» PROVIDED MATERIAL

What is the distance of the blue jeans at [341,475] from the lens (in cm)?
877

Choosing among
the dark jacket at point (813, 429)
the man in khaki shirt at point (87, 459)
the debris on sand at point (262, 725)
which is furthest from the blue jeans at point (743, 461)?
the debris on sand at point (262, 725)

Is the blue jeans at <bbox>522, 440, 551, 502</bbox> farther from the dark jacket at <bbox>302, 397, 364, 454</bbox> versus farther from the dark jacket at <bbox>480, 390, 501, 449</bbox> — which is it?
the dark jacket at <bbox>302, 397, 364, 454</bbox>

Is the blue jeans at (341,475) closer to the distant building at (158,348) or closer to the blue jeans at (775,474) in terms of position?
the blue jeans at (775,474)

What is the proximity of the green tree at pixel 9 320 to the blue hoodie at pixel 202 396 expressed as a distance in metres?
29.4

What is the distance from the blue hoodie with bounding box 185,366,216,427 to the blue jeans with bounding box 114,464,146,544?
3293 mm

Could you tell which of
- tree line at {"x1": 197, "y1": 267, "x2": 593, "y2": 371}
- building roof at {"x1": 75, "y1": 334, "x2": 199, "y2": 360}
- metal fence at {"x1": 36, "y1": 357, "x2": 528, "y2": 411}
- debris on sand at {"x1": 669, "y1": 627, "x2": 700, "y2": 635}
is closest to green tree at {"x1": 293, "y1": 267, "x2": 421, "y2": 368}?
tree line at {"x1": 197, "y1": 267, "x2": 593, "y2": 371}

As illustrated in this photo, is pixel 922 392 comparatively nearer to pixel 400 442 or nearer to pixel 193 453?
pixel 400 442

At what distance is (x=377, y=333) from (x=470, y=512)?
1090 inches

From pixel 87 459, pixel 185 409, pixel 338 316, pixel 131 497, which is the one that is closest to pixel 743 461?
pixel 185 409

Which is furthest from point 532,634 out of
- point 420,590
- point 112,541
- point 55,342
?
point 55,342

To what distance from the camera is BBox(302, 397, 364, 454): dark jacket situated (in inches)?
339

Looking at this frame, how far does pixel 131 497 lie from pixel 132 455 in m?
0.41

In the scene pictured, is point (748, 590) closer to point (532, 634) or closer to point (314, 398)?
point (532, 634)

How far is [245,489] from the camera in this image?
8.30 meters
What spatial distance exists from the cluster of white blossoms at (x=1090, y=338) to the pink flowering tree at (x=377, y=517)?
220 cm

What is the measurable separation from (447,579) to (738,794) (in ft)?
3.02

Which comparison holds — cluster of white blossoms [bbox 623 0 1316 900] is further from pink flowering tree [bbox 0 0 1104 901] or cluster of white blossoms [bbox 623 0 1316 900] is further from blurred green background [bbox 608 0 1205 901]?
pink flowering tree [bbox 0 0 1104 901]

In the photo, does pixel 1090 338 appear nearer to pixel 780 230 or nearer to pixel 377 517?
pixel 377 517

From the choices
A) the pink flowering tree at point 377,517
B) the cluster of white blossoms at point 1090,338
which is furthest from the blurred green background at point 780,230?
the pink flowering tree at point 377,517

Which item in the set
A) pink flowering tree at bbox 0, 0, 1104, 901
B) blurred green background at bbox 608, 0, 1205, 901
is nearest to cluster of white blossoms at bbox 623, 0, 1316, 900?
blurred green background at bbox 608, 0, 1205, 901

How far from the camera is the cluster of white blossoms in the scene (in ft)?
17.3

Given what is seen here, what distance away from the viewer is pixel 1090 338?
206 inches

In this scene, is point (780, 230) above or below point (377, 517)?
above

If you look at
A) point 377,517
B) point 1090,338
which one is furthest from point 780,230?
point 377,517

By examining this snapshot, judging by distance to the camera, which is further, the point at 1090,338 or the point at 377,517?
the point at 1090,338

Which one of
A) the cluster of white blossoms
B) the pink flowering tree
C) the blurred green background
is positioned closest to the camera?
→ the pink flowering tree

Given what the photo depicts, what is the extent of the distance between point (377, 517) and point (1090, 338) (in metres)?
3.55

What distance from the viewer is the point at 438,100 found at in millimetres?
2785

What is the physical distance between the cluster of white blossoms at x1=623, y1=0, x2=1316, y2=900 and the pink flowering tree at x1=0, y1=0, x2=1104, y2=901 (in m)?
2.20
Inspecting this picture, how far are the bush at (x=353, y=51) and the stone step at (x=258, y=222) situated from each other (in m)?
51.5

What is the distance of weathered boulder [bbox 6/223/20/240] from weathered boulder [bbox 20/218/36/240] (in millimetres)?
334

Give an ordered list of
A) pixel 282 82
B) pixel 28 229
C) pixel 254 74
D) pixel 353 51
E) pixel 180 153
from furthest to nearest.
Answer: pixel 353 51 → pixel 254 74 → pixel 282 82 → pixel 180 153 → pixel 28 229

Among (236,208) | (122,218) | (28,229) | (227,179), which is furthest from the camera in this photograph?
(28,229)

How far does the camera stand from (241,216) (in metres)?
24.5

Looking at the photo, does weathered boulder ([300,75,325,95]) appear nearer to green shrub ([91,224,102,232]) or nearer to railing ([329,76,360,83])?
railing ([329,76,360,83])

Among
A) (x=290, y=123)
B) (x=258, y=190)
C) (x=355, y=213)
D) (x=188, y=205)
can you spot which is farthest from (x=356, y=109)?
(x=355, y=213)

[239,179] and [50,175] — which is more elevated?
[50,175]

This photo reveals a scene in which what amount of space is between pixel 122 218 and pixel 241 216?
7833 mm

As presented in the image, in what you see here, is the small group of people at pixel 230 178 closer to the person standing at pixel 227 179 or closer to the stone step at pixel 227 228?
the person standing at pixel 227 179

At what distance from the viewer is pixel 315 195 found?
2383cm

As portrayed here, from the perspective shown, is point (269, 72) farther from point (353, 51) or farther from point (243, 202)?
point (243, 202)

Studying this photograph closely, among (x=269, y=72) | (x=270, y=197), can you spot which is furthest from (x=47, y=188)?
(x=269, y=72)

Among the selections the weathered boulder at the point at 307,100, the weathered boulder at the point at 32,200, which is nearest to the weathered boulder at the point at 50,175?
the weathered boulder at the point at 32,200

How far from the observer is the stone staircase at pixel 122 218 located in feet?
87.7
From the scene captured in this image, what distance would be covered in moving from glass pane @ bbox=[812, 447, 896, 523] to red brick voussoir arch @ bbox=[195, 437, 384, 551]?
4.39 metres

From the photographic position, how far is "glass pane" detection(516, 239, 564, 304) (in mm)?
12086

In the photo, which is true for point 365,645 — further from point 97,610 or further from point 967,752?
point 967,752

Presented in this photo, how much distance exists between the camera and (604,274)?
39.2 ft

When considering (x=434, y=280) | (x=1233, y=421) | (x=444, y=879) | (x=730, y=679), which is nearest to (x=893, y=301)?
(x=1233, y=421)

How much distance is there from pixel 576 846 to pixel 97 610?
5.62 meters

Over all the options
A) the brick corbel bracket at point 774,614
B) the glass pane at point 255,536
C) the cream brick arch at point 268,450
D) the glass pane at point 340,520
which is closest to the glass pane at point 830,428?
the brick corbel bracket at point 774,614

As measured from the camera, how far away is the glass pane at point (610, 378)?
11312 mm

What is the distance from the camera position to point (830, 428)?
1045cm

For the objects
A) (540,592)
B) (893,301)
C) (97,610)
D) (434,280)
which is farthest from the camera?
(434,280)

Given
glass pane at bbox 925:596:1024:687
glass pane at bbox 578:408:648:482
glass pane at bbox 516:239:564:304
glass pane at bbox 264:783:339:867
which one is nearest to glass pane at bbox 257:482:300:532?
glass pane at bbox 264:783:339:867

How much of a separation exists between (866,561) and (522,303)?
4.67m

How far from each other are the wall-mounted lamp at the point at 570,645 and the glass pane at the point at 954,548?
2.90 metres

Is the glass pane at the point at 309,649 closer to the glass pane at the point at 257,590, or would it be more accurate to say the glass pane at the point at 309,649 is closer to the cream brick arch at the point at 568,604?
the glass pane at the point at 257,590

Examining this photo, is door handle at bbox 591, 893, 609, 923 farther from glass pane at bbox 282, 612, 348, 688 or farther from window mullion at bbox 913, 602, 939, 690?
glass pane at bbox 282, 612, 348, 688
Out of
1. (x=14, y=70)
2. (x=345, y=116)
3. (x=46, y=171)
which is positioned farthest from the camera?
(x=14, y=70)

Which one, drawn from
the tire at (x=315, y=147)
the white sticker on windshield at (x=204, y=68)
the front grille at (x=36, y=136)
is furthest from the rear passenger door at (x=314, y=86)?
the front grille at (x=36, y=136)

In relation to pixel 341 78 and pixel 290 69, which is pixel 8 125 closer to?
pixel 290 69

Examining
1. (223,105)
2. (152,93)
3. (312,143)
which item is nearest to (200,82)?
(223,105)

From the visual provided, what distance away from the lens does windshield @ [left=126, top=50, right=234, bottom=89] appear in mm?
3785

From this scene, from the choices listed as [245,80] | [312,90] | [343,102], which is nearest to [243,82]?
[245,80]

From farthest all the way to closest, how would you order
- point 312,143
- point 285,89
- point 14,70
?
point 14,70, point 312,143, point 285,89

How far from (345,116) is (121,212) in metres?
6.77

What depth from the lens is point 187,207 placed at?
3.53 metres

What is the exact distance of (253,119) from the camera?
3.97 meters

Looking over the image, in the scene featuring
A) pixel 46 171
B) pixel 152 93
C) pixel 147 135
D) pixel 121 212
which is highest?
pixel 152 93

» WHAT TO WORK ON
Reproduce exactly, with nothing added, the lines from the one that contains "In relation to" to the end of the data.

» RESULT OF THIS TASK
In relation to pixel 341 78 and pixel 290 69, which is pixel 8 125 closer to?
pixel 290 69

Examining
1. (223,105)
2. (152,93)
3. (312,143)
which item is nearest to (200,82)?
(223,105)

From the visual provided, what distance away from the lens does windshield @ [left=126, top=50, right=234, bottom=89] appear in mm?
3785

From this scene, from the choices listed as [245,80] | [312,90] | [343,102], which is nearest to [243,82]?
[245,80]

From farthest all the way to closest, how would you order
- point 312,143
- point 285,89
- point 14,70
?
point 14,70, point 312,143, point 285,89

How far from (345,116) is (121,212) in metres?
6.77

What depth from the lens is point 187,207 placed at?
3.53 metres

What is the exact distance of (253,119) from the camera?
3.97 meters

Looking over the image, in the scene featuring
A) pixel 46 171
B) pixel 152 93
C) pixel 147 135
D) pixel 121 212
which is highest?
pixel 152 93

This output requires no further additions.